*** Passage provided

I would like to report a bug and my own solution regarding the function AFQ_MakeFGProbabilityMap() of the latest version of the AFQ toolbox downloaded on Dec 18, 2014. Note that three further function calls from the vistasoft toolbox are involved in this bug: dtiReadFibers(), dtiXformFiberCoords() and mrAnatXformCoords().
AFQ_MakeFGProbabilityMap()’s main input is the paths to a specific fibre group (stored as .mat). Εach fibre group’s fibres are represented as a cell array of Nx1 cells, where N is the number of fibres. Each fibre is in turn represented as a 3xN array, where 3 is the coordinates x–y–z and N is the samples/voxels. By simply running this function, an error pops up regarding inconsistent matrix sizes. The reason is that dtiReadFibers() transposes the so-called ‘old-style’ fibres (i.e., each fibre is now represented as an Nx3 array) and then dtiXformFiberCoords() concatenates them horizontally (see line 51 of dtiXformFiberCoords()) in order to apply the deformation field for spatial normalisation; the latter fails because fibres are unequal in voxel size. Initially, I tried to change horizontal concatenation to vertical concatenation in line 51 of dtiXformFiberCoords(), as shown below.
% before
fc = mrAnatXformCoords(xform, horzcat(fg.fibers{sInd:eInd}),0);
% after
fc = mrAnatXformCoords(xform, vertcat(fg.fibers{sInd:eInd}),0);
This seemed to work and both the tract and the endpoint probability map were generated; however, the endpoint probability map was suspiciously very similar to the tract probability map. This led to discovering another bug at the stage of spatial normalisation. The now transposed and vertically concatenated Nx3 array (where N is the number of total samples/voxels of every 1000 fibres) is fed into mrAnatXformCoords() for normalisation. The outcome is then turned back into a cell array of 1000 fibres in lines 53–59 of dtiXformFiberCoords().
if(~isempty(fc))

******

--- Your tasks ---
A: According to the bug report, which line of dtiXformFiberCoords() concatenates the fibers horizontally?
B: Rewrite the paragraph of the bug report that begins "This seemed to work" as a short bulleted list that keeps its main facts.
C: List the vistasoft toolbox functions that the bug report says are involved in the bug.

*** Collected material

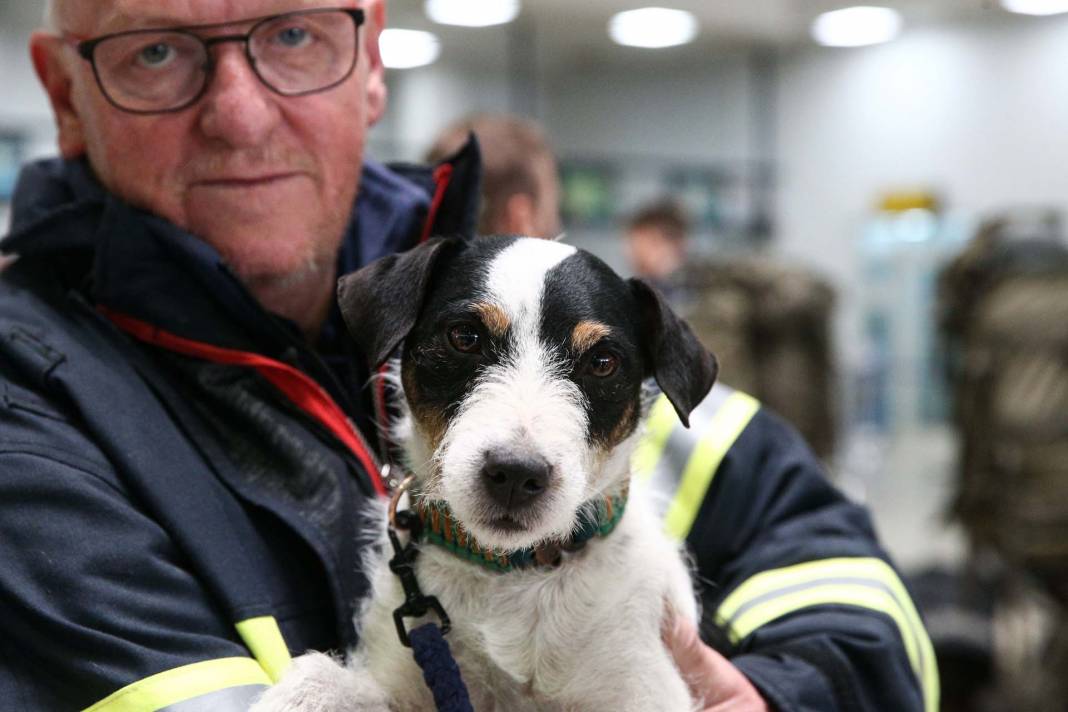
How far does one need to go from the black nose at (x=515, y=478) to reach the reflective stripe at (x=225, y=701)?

******

--- Task-by-task solutions ---
A: Line 51.

B:
- Switching to vertical concatenation seemed to work, and both the tract and the endpoint probability maps were generated.
- The endpoint probability map was suspiciously similar to the tract probability map, which exposed another bug at the spatial normalization stage.
- The transposed, vertically concatenated Nx3 array is fed into mrAnatXformCoords() for normalization. N is the total number of samples/voxels of every 1000 fibers.
- Lines 53–59 of dtiXformFiberCoords() turn the result back into a cell array of 1000 fibers.

C:
- dtiReadFibers()
- dtiXformFiberCoords()
- mrAnatXformCoords()